----- TEXTAUSZUG

Gleichzeitig ist es zweifelhaft, ob es mehr als eine Handvoll Israelis gibt, die nicht von der Schießerei auf einen Soldatenbus im Jordantal am Sonntag, den 4. September, gehört haben.

Ein Palästinenser, der auf israelische Soldaten schießt – im Gegensatz zu Israelis, die auf Palästinenser schießen – ist nicht nur eine alarmierende „Mann beißt Hund“-Geschichte, die die übliche Reihenfolge umkehrt und ausführliche Berichte erfordert; in all diesen Berichten wurde das Ereignis als Terroranschlag und die palästinensischen Schützen als Terroristen definiert.

Kein Wort darüber, dass die Schießerei auf Soldaten der Besatzungsarmee und auf besetztem Land stattfand.

Die israelischen Medien spielen eine Schlüsselrolle bei der Beeinflussung des öffentlichen Bewusstseins im Dienste der Propagandamaschine des Establishments, während sie die israelische Öffentlichkeit über die grundlegendsten Fakten in Unkenntnis halten.

Die israelische Öffentlichkeit hat im Allgemeinen die Vorstellung verinnerlicht, dass es per definitionem keinen legitimen palästinensischen Kampf für nationale Befreiung gibt.

So wie die Waffenstillstandslinie von 1949, die auch als Grüne Linie bekannt ist, aus dem israelischen Bewusstsein getilgt wurde – bis zu einem Punkt, an dem die bloße Erwähnung ihrer Existenz durch die Stadtverwaltung von Tel Aviv Drohungen des Bildungsministeriums hervorruft -, so wird auch durch die konsequente Bezeichnung jeglichen palästinensischen Kampfes als Terrorismus die wichtige völkerrechtliche Unterscheidung zwischen einer Aktion, die auf Kombattanten abzielt, und einer Aktion, die sich gegen Zivilisten richtet, verwischt.

Ein legitimes Recht

Tatsache ist, dass das Völkerrecht das legitime Recht eines Volkes anerkennt, für seine Freiheit und für die „Befreiung von kolonialer Kontrolle, Apartheid und ausländischer Besatzung mit allen ihm zur Verfügung stehenden Mitteln, einschließlich des bewaffneten Kampfes“ zu kämpfen, wie dies beispielsweise in einer Resolution der UN-Generalversammlung von 1990 bestätigt wurde.

Die Anwendung von Gewalt zur Erreichung der Befreiung ist legitim. Die Art und Weise der Gewaltanwendung wird durch die Kriegsgesetze geregelt, deren Hauptzweck der Schutz unbeteiligter Zivilisten auf beiden Seiten ist.

Die Schießerei im Jordantal richtete sich nicht gegen Zivilisten und kann nicht als terroristischer Akt betrachtet werden. Es handelte sich um einen Akt des bewaffneten Widerstands gegen eine Besatzungsmacht auf besetztem Land.

----------
----- DATENEINTRÄGE

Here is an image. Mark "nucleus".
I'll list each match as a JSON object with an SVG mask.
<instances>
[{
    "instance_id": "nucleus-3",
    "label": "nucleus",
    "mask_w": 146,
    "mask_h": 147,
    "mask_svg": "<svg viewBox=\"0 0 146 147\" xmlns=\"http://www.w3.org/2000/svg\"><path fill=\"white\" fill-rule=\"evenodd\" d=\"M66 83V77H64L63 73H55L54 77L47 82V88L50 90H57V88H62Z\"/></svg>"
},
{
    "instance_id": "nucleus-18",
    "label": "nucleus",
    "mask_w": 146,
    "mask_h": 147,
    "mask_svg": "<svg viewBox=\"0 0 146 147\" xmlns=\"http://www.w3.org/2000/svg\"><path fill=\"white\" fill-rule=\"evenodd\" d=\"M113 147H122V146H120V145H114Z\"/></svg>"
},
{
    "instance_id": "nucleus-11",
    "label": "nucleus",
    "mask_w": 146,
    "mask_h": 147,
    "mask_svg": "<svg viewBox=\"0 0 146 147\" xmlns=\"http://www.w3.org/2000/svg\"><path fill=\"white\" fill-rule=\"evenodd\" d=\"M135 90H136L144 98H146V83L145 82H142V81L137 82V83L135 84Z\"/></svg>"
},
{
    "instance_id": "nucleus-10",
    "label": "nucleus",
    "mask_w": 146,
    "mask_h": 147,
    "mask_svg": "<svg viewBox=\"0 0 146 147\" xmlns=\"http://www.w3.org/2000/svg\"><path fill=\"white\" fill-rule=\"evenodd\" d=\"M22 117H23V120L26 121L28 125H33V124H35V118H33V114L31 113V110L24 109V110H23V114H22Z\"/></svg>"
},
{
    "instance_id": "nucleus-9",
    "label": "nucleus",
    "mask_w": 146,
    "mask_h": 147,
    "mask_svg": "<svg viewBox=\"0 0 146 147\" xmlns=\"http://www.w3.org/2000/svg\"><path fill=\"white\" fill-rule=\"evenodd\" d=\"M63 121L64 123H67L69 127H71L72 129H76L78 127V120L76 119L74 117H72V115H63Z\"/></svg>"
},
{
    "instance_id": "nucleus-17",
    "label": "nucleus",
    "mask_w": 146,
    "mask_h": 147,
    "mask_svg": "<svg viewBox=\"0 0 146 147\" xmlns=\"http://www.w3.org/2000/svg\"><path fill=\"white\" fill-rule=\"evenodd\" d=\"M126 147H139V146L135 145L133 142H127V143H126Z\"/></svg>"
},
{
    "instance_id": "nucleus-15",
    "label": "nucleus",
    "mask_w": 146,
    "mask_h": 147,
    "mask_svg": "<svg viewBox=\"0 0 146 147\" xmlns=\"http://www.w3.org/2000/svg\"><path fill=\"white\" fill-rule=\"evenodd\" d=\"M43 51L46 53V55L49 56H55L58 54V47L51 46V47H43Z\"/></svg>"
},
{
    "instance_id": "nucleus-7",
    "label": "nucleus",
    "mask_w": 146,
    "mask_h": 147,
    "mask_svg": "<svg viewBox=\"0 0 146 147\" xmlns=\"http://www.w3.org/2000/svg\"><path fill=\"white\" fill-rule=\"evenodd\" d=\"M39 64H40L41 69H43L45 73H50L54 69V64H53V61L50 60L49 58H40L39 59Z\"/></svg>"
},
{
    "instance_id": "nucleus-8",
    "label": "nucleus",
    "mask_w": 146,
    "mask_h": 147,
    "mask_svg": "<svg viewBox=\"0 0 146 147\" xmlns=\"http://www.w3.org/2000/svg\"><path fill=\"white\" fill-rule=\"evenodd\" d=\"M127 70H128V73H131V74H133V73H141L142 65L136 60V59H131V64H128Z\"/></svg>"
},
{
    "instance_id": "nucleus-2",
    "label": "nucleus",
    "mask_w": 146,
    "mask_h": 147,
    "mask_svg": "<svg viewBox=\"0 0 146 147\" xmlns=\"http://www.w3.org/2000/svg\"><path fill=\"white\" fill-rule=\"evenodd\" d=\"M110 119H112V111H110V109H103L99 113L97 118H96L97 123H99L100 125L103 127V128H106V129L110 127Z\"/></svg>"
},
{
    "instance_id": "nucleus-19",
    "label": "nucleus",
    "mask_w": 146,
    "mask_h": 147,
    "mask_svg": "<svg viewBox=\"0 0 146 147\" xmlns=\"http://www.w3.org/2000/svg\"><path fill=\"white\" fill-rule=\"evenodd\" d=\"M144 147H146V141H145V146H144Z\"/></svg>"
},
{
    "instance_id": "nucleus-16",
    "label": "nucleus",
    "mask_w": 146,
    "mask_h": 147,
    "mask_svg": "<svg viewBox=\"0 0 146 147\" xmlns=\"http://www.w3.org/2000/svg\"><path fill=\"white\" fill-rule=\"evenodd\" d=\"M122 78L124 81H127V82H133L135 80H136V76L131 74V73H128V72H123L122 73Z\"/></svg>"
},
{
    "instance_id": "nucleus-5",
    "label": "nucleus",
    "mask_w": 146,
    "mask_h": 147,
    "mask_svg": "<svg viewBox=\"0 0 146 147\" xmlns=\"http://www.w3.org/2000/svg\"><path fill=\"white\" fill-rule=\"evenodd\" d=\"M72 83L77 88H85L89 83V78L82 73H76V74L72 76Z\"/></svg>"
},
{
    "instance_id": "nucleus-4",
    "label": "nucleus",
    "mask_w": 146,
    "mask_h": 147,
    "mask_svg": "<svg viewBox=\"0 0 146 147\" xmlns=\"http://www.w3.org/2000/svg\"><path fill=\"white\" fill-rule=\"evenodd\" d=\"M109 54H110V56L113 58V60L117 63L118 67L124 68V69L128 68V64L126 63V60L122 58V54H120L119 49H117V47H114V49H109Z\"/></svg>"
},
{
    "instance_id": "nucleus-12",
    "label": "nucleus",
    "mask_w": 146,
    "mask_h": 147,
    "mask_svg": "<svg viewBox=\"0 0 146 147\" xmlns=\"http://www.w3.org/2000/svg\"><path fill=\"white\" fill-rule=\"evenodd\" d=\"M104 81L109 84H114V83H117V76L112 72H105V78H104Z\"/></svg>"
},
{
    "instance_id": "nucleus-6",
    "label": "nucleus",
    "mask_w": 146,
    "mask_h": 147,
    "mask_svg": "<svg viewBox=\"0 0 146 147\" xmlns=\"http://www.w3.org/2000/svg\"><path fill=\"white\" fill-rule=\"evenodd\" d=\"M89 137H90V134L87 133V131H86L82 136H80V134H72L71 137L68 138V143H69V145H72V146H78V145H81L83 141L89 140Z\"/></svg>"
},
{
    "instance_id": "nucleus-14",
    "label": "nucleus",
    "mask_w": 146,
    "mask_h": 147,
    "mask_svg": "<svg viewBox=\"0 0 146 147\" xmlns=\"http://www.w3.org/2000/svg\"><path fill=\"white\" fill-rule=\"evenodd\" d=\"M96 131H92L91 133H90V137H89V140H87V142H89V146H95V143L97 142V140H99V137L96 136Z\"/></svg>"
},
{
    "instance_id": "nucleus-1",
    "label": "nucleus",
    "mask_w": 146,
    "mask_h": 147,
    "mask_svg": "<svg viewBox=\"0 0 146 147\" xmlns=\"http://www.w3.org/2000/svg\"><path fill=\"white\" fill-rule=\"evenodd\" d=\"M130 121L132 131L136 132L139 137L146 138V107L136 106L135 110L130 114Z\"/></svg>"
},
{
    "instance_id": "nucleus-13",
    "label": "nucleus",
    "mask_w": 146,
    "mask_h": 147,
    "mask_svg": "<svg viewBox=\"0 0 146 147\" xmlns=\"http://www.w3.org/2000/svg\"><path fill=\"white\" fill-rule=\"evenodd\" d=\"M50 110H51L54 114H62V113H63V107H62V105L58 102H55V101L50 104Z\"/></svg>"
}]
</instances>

----------

Setzen Sie bitte den Text über die israelische Berichterstattung zur Schießerei im Jordantal nach seinem letzten Satz fort.

Das israelische Regime und sein pflichtbewusstes Echo, die israelischen Medien, behandeln jede Aktion gegen Besatzungstruppen auf besetztem Land genau so, als ob es sich um Aktionen gegen Zivilisten im Herzen von Tel Aviv handelte: als terroristische Akte, die von Terroristen verübt wurden.

Diese Gleichsetzung entbehrt nicht nur einer rechtlichen oder moralischen Grundlage, sondern widerspricht auch den Interessen der Bürger Israels.

Die einschlägigen Kriegsgesetze sind in erster Linie darauf ausgerichtet, Zivilisten zu schützen, die nicht am Kreislauf der Gewalt beteiligt sind, und diese Gewalt auf tatsächliche Kombattanten zu beschränken.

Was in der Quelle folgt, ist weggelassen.